This repo contains code examples and description of ways how to compress FESOM data. For now we consider only netCDF compression, but leaverage new capabilities, that become available in netCDF 4.9.0.
- In netCDF 4.9.0 support for new compressions (fast an efficient) were added.
- To use it one have to install latest netCDF and couple of other libraries, since, for example
levante
do not have them in their modules. Good news is that it's easy to do it with conda. - To work with compressed data in python (e.g. xarray) one also have to upgrade netCDF and install one or two libraries, but it should work smoothly.
- All result in up to 50% data reduction and improve the speed of parallel data processing, so probably worth the effort.
You should have your own installation of conda/mamba. It might work with conda provided by HPC, but I never tried it, so no garantee.
conda env create -f requirements-compress.yaml
will create compression
environment for you, that you should activate with:
conda activate compression
Now we have to setup a path to HDF plugins installed through hdf5plugin
library. In my case the path looks like this:
export HDF5_PLUGIN_PATH='/work/ab0995/a270088/mambaforge/envs/cc/lib/python3.10/site-packages/hdf5plugin/plugins/'
Simple way to find out where your hdf5plugin
library is installed is to run:
python -c "import hdf5plugin; print(hdf5plugin.__path__)"
Now you hopefully have everything set up. We are going to use simple nccopy
to perform the compression.

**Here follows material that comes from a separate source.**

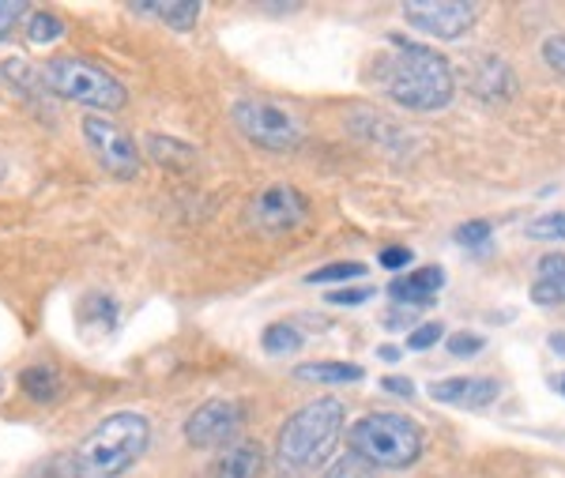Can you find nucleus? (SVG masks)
<instances>
[{"label": "nucleus", "mask_w": 565, "mask_h": 478, "mask_svg": "<svg viewBox=\"0 0 565 478\" xmlns=\"http://www.w3.org/2000/svg\"><path fill=\"white\" fill-rule=\"evenodd\" d=\"M26 31V42L31 45H53L57 39H65V23H61V15L53 12H31V20L23 23Z\"/></svg>", "instance_id": "aec40b11"}, {"label": "nucleus", "mask_w": 565, "mask_h": 478, "mask_svg": "<svg viewBox=\"0 0 565 478\" xmlns=\"http://www.w3.org/2000/svg\"><path fill=\"white\" fill-rule=\"evenodd\" d=\"M260 343L268 354H295L298 347H302V332H298L295 325H271V328H264Z\"/></svg>", "instance_id": "412c9836"}, {"label": "nucleus", "mask_w": 565, "mask_h": 478, "mask_svg": "<svg viewBox=\"0 0 565 478\" xmlns=\"http://www.w3.org/2000/svg\"><path fill=\"white\" fill-rule=\"evenodd\" d=\"M231 117L245 140L264 147V151H295L302 144V121L276 103L242 98V103H234Z\"/></svg>", "instance_id": "423d86ee"}, {"label": "nucleus", "mask_w": 565, "mask_h": 478, "mask_svg": "<svg viewBox=\"0 0 565 478\" xmlns=\"http://www.w3.org/2000/svg\"><path fill=\"white\" fill-rule=\"evenodd\" d=\"M79 132H84L87 151L95 155V162L109 173V178L132 181L136 173H140L143 155L121 125L106 121V117H98V114H87L84 121H79Z\"/></svg>", "instance_id": "0eeeda50"}, {"label": "nucleus", "mask_w": 565, "mask_h": 478, "mask_svg": "<svg viewBox=\"0 0 565 478\" xmlns=\"http://www.w3.org/2000/svg\"><path fill=\"white\" fill-rule=\"evenodd\" d=\"M151 147V155L162 162V167H178V159H185V162H193V147H189L185 140H167V136H151L148 140Z\"/></svg>", "instance_id": "5701e85b"}, {"label": "nucleus", "mask_w": 565, "mask_h": 478, "mask_svg": "<svg viewBox=\"0 0 565 478\" xmlns=\"http://www.w3.org/2000/svg\"><path fill=\"white\" fill-rule=\"evenodd\" d=\"M321 478H373V467L362 464L359 456H343V459H335Z\"/></svg>", "instance_id": "bb28decb"}, {"label": "nucleus", "mask_w": 565, "mask_h": 478, "mask_svg": "<svg viewBox=\"0 0 565 478\" xmlns=\"http://www.w3.org/2000/svg\"><path fill=\"white\" fill-rule=\"evenodd\" d=\"M441 339H445L441 325H418V328H412V336H407V347H412V351H430V347L441 343Z\"/></svg>", "instance_id": "cd10ccee"}, {"label": "nucleus", "mask_w": 565, "mask_h": 478, "mask_svg": "<svg viewBox=\"0 0 565 478\" xmlns=\"http://www.w3.org/2000/svg\"><path fill=\"white\" fill-rule=\"evenodd\" d=\"M373 287H343V290H332V294H324L332 306H366V301L373 298Z\"/></svg>", "instance_id": "c85d7f7f"}, {"label": "nucleus", "mask_w": 565, "mask_h": 478, "mask_svg": "<svg viewBox=\"0 0 565 478\" xmlns=\"http://www.w3.org/2000/svg\"><path fill=\"white\" fill-rule=\"evenodd\" d=\"M558 392H562V395H565V373H562V376H558Z\"/></svg>", "instance_id": "c9c22d12"}, {"label": "nucleus", "mask_w": 565, "mask_h": 478, "mask_svg": "<svg viewBox=\"0 0 565 478\" xmlns=\"http://www.w3.org/2000/svg\"><path fill=\"white\" fill-rule=\"evenodd\" d=\"M20 389L31 395L34 403H50L53 395L61 392V373L53 370V365H45V362H34V365H26V370L20 373Z\"/></svg>", "instance_id": "6ab92c4d"}, {"label": "nucleus", "mask_w": 565, "mask_h": 478, "mask_svg": "<svg viewBox=\"0 0 565 478\" xmlns=\"http://www.w3.org/2000/svg\"><path fill=\"white\" fill-rule=\"evenodd\" d=\"M381 389L399 395V400H412V395H415V384L407 381V376H381Z\"/></svg>", "instance_id": "473e14b6"}, {"label": "nucleus", "mask_w": 565, "mask_h": 478, "mask_svg": "<svg viewBox=\"0 0 565 478\" xmlns=\"http://www.w3.org/2000/svg\"><path fill=\"white\" fill-rule=\"evenodd\" d=\"M264 475V448L257 440H234L212 464V478H260Z\"/></svg>", "instance_id": "f8f14e48"}, {"label": "nucleus", "mask_w": 565, "mask_h": 478, "mask_svg": "<svg viewBox=\"0 0 565 478\" xmlns=\"http://www.w3.org/2000/svg\"><path fill=\"white\" fill-rule=\"evenodd\" d=\"M117 301L109 298V294L95 290V294H84V301H79L76 317H79V328H98V332H114L117 328Z\"/></svg>", "instance_id": "a211bd4d"}, {"label": "nucleus", "mask_w": 565, "mask_h": 478, "mask_svg": "<svg viewBox=\"0 0 565 478\" xmlns=\"http://www.w3.org/2000/svg\"><path fill=\"white\" fill-rule=\"evenodd\" d=\"M468 84L476 95L490 98V103H498V98H509L513 95V72H509L505 61L498 57H482L468 68Z\"/></svg>", "instance_id": "4468645a"}, {"label": "nucleus", "mask_w": 565, "mask_h": 478, "mask_svg": "<svg viewBox=\"0 0 565 478\" xmlns=\"http://www.w3.org/2000/svg\"><path fill=\"white\" fill-rule=\"evenodd\" d=\"M242 403L234 400H207L185 418V440L193 448H218L234 445V434L242 429Z\"/></svg>", "instance_id": "1a4fd4ad"}, {"label": "nucleus", "mask_w": 565, "mask_h": 478, "mask_svg": "<svg viewBox=\"0 0 565 478\" xmlns=\"http://www.w3.org/2000/svg\"><path fill=\"white\" fill-rule=\"evenodd\" d=\"M404 15L415 31L452 42L471 31V23L479 20V4H468V0H412V4H404Z\"/></svg>", "instance_id": "6e6552de"}, {"label": "nucleus", "mask_w": 565, "mask_h": 478, "mask_svg": "<svg viewBox=\"0 0 565 478\" xmlns=\"http://www.w3.org/2000/svg\"><path fill=\"white\" fill-rule=\"evenodd\" d=\"M42 84L53 91V95L68 98L76 106L87 109H106V114H117L125 103H129V91H125L121 79L114 72H106L103 64L84 61V57H53L42 64Z\"/></svg>", "instance_id": "39448f33"}, {"label": "nucleus", "mask_w": 565, "mask_h": 478, "mask_svg": "<svg viewBox=\"0 0 565 478\" xmlns=\"http://www.w3.org/2000/svg\"><path fill=\"white\" fill-rule=\"evenodd\" d=\"M306 215H309L306 196L290 185L264 189L249 204V226L260 230V234H290V230L306 223Z\"/></svg>", "instance_id": "9d476101"}, {"label": "nucleus", "mask_w": 565, "mask_h": 478, "mask_svg": "<svg viewBox=\"0 0 565 478\" xmlns=\"http://www.w3.org/2000/svg\"><path fill=\"white\" fill-rule=\"evenodd\" d=\"M351 456H359L370 467H388V471H404L423 456V426L396 411H377L351 426L348 434Z\"/></svg>", "instance_id": "20e7f679"}, {"label": "nucleus", "mask_w": 565, "mask_h": 478, "mask_svg": "<svg viewBox=\"0 0 565 478\" xmlns=\"http://www.w3.org/2000/svg\"><path fill=\"white\" fill-rule=\"evenodd\" d=\"M151 445V422L140 411H114L68 448L72 478H121Z\"/></svg>", "instance_id": "f257e3e1"}, {"label": "nucleus", "mask_w": 565, "mask_h": 478, "mask_svg": "<svg viewBox=\"0 0 565 478\" xmlns=\"http://www.w3.org/2000/svg\"><path fill=\"white\" fill-rule=\"evenodd\" d=\"M543 61L551 64L558 76H565V34H551V39L543 42Z\"/></svg>", "instance_id": "c756f323"}, {"label": "nucleus", "mask_w": 565, "mask_h": 478, "mask_svg": "<svg viewBox=\"0 0 565 478\" xmlns=\"http://www.w3.org/2000/svg\"><path fill=\"white\" fill-rule=\"evenodd\" d=\"M527 237L535 242H562L565 237V211H551V215H540L527 223Z\"/></svg>", "instance_id": "b1692460"}, {"label": "nucleus", "mask_w": 565, "mask_h": 478, "mask_svg": "<svg viewBox=\"0 0 565 478\" xmlns=\"http://www.w3.org/2000/svg\"><path fill=\"white\" fill-rule=\"evenodd\" d=\"M0 392H4V376H0Z\"/></svg>", "instance_id": "4c0bfd02"}, {"label": "nucleus", "mask_w": 565, "mask_h": 478, "mask_svg": "<svg viewBox=\"0 0 565 478\" xmlns=\"http://www.w3.org/2000/svg\"><path fill=\"white\" fill-rule=\"evenodd\" d=\"M392 45H396V53H388L381 87L404 109H415V114H434V109L449 106L452 95H457L449 61L441 53H434L430 45L418 42L392 39Z\"/></svg>", "instance_id": "f03ea898"}, {"label": "nucleus", "mask_w": 565, "mask_h": 478, "mask_svg": "<svg viewBox=\"0 0 565 478\" xmlns=\"http://www.w3.org/2000/svg\"><path fill=\"white\" fill-rule=\"evenodd\" d=\"M441 287H445V272L437 264H426V268H418L412 275H399L388 287V294L399 306H430Z\"/></svg>", "instance_id": "ddd939ff"}, {"label": "nucleus", "mask_w": 565, "mask_h": 478, "mask_svg": "<svg viewBox=\"0 0 565 478\" xmlns=\"http://www.w3.org/2000/svg\"><path fill=\"white\" fill-rule=\"evenodd\" d=\"M295 376L302 384H354L366 376V370L354 362H302Z\"/></svg>", "instance_id": "f3484780"}, {"label": "nucleus", "mask_w": 565, "mask_h": 478, "mask_svg": "<svg viewBox=\"0 0 565 478\" xmlns=\"http://www.w3.org/2000/svg\"><path fill=\"white\" fill-rule=\"evenodd\" d=\"M377 358L381 362H399L404 354H399V347H377Z\"/></svg>", "instance_id": "72a5a7b5"}, {"label": "nucleus", "mask_w": 565, "mask_h": 478, "mask_svg": "<svg viewBox=\"0 0 565 478\" xmlns=\"http://www.w3.org/2000/svg\"><path fill=\"white\" fill-rule=\"evenodd\" d=\"M362 272H366V264H359V261H335V264H324V268L309 272V275H306V283H313V287H321V283L359 279Z\"/></svg>", "instance_id": "4be33fe9"}, {"label": "nucleus", "mask_w": 565, "mask_h": 478, "mask_svg": "<svg viewBox=\"0 0 565 478\" xmlns=\"http://www.w3.org/2000/svg\"><path fill=\"white\" fill-rule=\"evenodd\" d=\"M532 301L535 306H562L565 301V256L551 253L540 261V272H535L532 283Z\"/></svg>", "instance_id": "2eb2a0df"}, {"label": "nucleus", "mask_w": 565, "mask_h": 478, "mask_svg": "<svg viewBox=\"0 0 565 478\" xmlns=\"http://www.w3.org/2000/svg\"><path fill=\"white\" fill-rule=\"evenodd\" d=\"M343 429V403L335 395H321V400L298 407L295 415L279 426L276 437V471L282 478H298L313 467L324 464L332 453L335 437Z\"/></svg>", "instance_id": "7ed1b4c3"}, {"label": "nucleus", "mask_w": 565, "mask_h": 478, "mask_svg": "<svg viewBox=\"0 0 565 478\" xmlns=\"http://www.w3.org/2000/svg\"><path fill=\"white\" fill-rule=\"evenodd\" d=\"M501 384L494 376H445V381L430 384L434 403H457V407H487L494 403Z\"/></svg>", "instance_id": "9b49d317"}, {"label": "nucleus", "mask_w": 565, "mask_h": 478, "mask_svg": "<svg viewBox=\"0 0 565 478\" xmlns=\"http://www.w3.org/2000/svg\"><path fill=\"white\" fill-rule=\"evenodd\" d=\"M551 351H554V354H565V336H562V332H554V336H551Z\"/></svg>", "instance_id": "f704fd0d"}, {"label": "nucleus", "mask_w": 565, "mask_h": 478, "mask_svg": "<svg viewBox=\"0 0 565 478\" xmlns=\"http://www.w3.org/2000/svg\"><path fill=\"white\" fill-rule=\"evenodd\" d=\"M132 12L140 15H154L162 26L170 31H193L200 20V4L196 0H174V4H162V0H143V4H132Z\"/></svg>", "instance_id": "dca6fc26"}, {"label": "nucleus", "mask_w": 565, "mask_h": 478, "mask_svg": "<svg viewBox=\"0 0 565 478\" xmlns=\"http://www.w3.org/2000/svg\"><path fill=\"white\" fill-rule=\"evenodd\" d=\"M23 15H26V8L20 4V0H0V39H4V34H12L15 23H20Z\"/></svg>", "instance_id": "7c9ffc66"}, {"label": "nucleus", "mask_w": 565, "mask_h": 478, "mask_svg": "<svg viewBox=\"0 0 565 478\" xmlns=\"http://www.w3.org/2000/svg\"><path fill=\"white\" fill-rule=\"evenodd\" d=\"M457 245H463V249H487L490 245V223H482V219H471V223L457 226Z\"/></svg>", "instance_id": "393cba45"}, {"label": "nucleus", "mask_w": 565, "mask_h": 478, "mask_svg": "<svg viewBox=\"0 0 565 478\" xmlns=\"http://www.w3.org/2000/svg\"><path fill=\"white\" fill-rule=\"evenodd\" d=\"M4 173H8V167H4V159H0V181H4Z\"/></svg>", "instance_id": "e433bc0d"}, {"label": "nucleus", "mask_w": 565, "mask_h": 478, "mask_svg": "<svg viewBox=\"0 0 565 478\" xmlns=\"http://www.w3.org/2000/svg\"><path fill=\"white\" fill-rule=\"evenodd\" d=\"M381 268H388V272H399V268H407V264L415 261L412 256V249H407V245H388V249H381Z\"/></svg>", "instance_id": "2f4dec72"}, {"label": "nucleus", "mask_w": 565, "mask_h": 478, "mask_svg": "<svg viewBox=\"0 0 565 478\" xmlns=\"http://www.w3.org/2000/svg\"><path fill=\"white\" fill-rule=\"evenodd\" d=\"M482 347H487V339L476 336V332H452L449 339H445V351H449L452 358H476Z\"/></svg>", "instance_id": "a878e982"}]
</instances>
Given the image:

To compress using zstd
:
nccopy -4 -F '*,32015,3' input.nc output.nc
The -4
means the output file will be netCDF4 format, and cryptic numbers after -F
is actually your compression format. Here is the link to Information on Registered Filter Plugins. The *
at the beggining means we compress all variables, so if you want to only compress one of them (e.g. ignoring coordinate variables), you can do 'salt,32015,3'
So far we worked with:
*,32015,3
- zstd better compressions, a bit slower*,32004,0
- lz4 a bit worse compression, but faster
There is a lot of work to explore what options could be better, but for now those two seems like a good starting point.
On 12 years of CORE2 data, results are:
Uncompressed | lz4 | zstd |
---|---|---|
63.6Gb | 40.87Gb | 36.67Gb |
We diecide to go for zstd
for now, while lz4
is something to explore as well.
For 13 years of 3M D3
mesh:
Uncompressed | zstd | ratio |
---|---|---|
2139Gb | 1327Gb | 0.62 |
Additional thing you can do is to provide chunking options, like this:
nccopy -4 -c 'salt:5,5,10000' -F '*,32004,0' input.nc output.nc
This should improve your post processing, but we have to test it still.
You can use the compress_data.sh
script from this repo. It will simply convert all *.nc
files from one folder to another. The usage is:
./compress_data_parallel.sh /INPUT/FOLDER /OUTPUT/FOLDER/ zstd 1
Options are zstd
and lz4
, the last argument is the number of parallel processes, that will be handled by GNU parallel
Runing it in parallel seems to work pretty well - we can compress 13 years of D3 in just 7 minutes with 50 precesses. But PLEASE use compute nodes to do this, people on login nodes will thank you. On levante you can allocate ineractive session like this:
salloc --partition=compute --nodes=1 --time=03:00:00 --account abXXXX
Of course using batch mode is even better.
Although there are some simple checks done in the script, checking if everything is fine before deleting your original data is on you! :)
We are working on more advanced solution, that will allow you have more control over how you compress your files, but it is still very much work in progress
With command line utilities things seems to work fine as long as you have HDF5_PLUGIN_PATH
pointing to the right place.
To make it work in xarray, you should add import of hdf5plugin
to your scripts:
import xarray as xr
import hdf5plugin
data = xr.open_mfdataset('./salt.fesom.*.nc')
data.salt[0,0,0].values
>> array(33.12693892)
With dask you should add one more trick to make it work, when create the cluster:
import xarray as xr
import hdf5plugin
from dask.distributed import Client
import dask
client = Client(n_workers=40, threads_per_worker=1, memory_limit='5GB')
client.run(hdf5plugin.register)
Test of 13 years of dask powered (40 workers, 5Gb each) TKE computation (tke = 0.5*(uu+vv)
) for monthly D3
data, show that with uncompressed data it takes 4 minutes, while with compressed (zstd
) only 3m 20sec. So there is no degradation in compute time, but rather improvement.
Nikolay Koldunov, with great help of Suvarchal Cheedela and Fabian Wachsmann.